Stored records:

------------

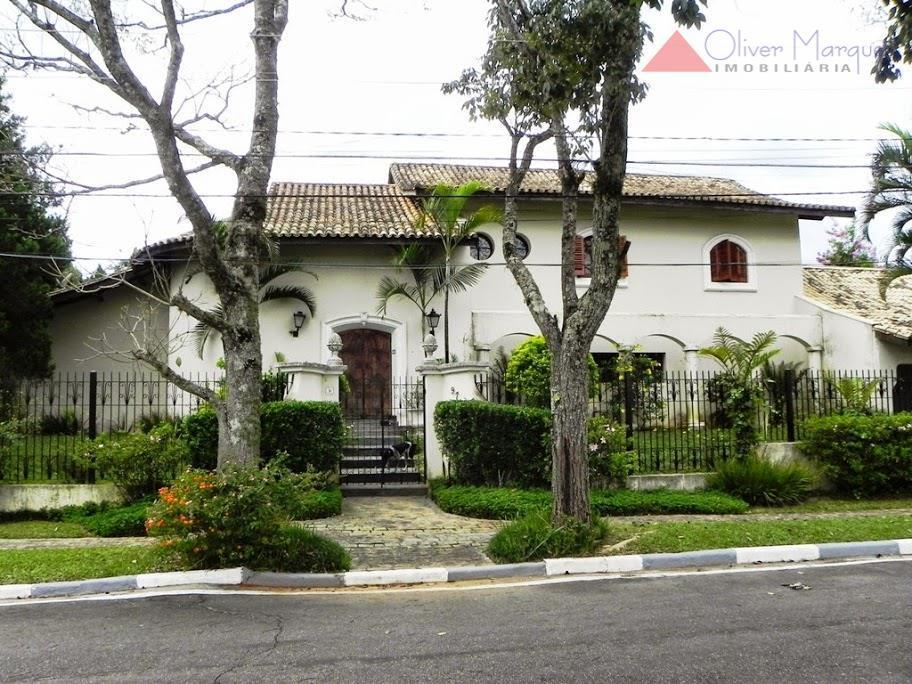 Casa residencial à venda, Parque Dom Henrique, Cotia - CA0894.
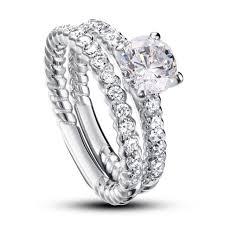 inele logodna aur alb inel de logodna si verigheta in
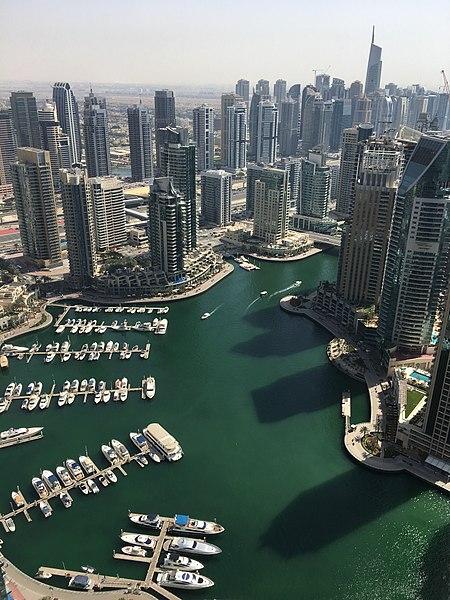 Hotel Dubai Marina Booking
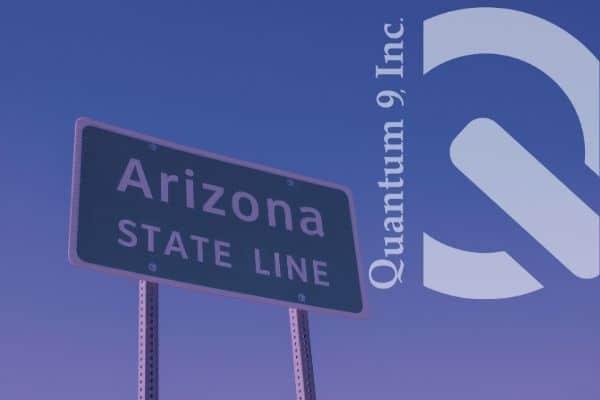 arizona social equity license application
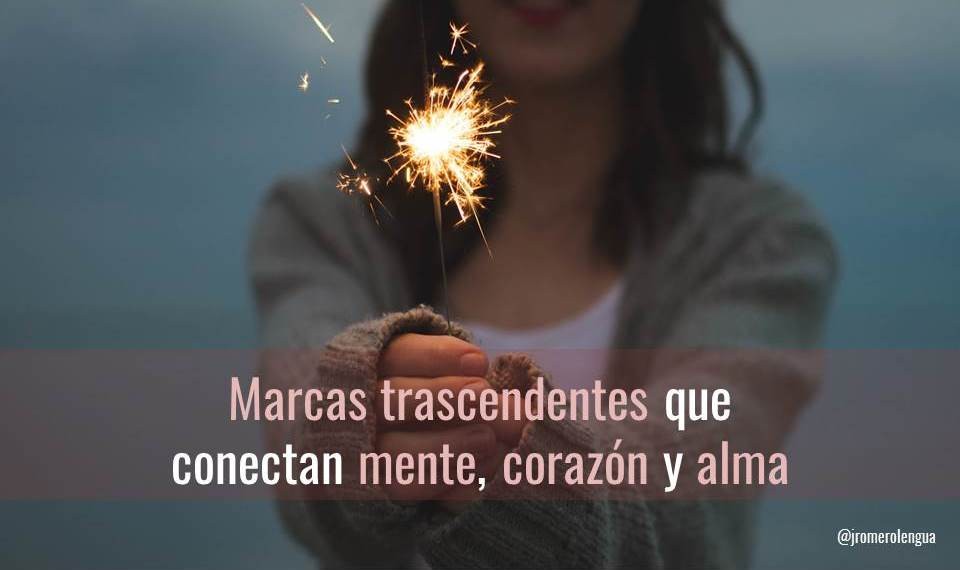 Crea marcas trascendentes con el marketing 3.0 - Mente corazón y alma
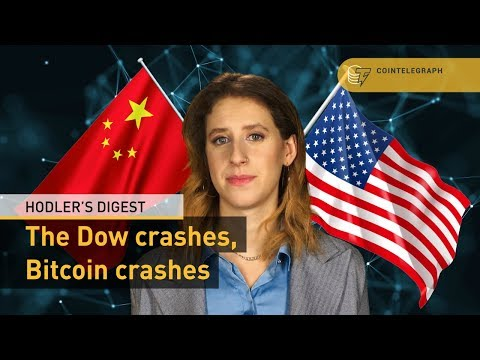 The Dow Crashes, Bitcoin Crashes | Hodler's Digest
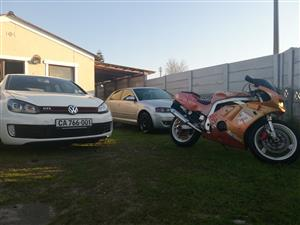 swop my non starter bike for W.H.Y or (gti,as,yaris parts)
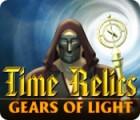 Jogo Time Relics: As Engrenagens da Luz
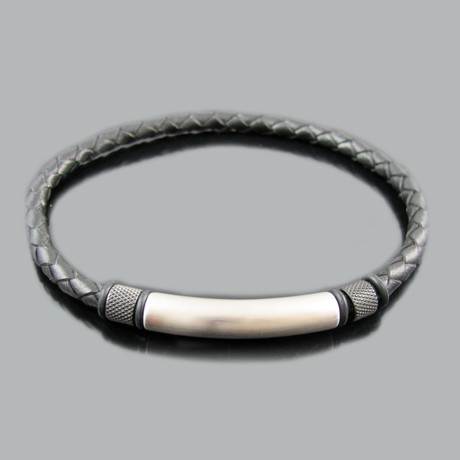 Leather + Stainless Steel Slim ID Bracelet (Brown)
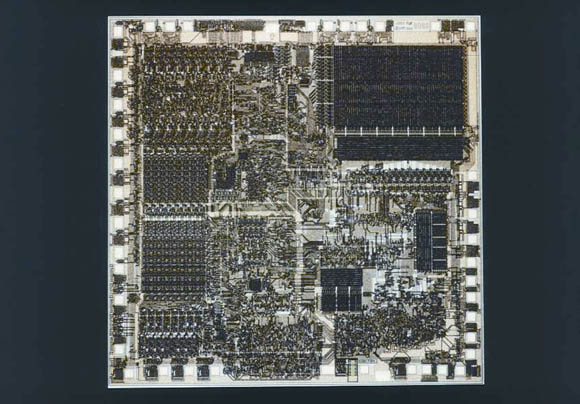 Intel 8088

------------

THE PROBLEM: Could you copy each line above exactly as written, minus any pictures?

REPLY TO THE EXERCISE:
 Casa residencial à venda, Parque Dom Henrique, Cotia - CA0894.
 inele logodna aur alb inel de logodna si verigheta in
 Hotel Dubai Marina Booking
 arizona social equity license application
 Crea marcas trascendentes con el marketing 3.0 - Mente corazón y alma
 The Dow Crashes, Bitcoin Crashes | Hodler's Digest
 swop my non starter bike for W.H.Y or (gti,as,yaris parts)
 Jogo Time Relics: As Engrenagens da Luz
 Leather + Stainless Steel Slim ID Bracelet (Brown)
 Intel 8088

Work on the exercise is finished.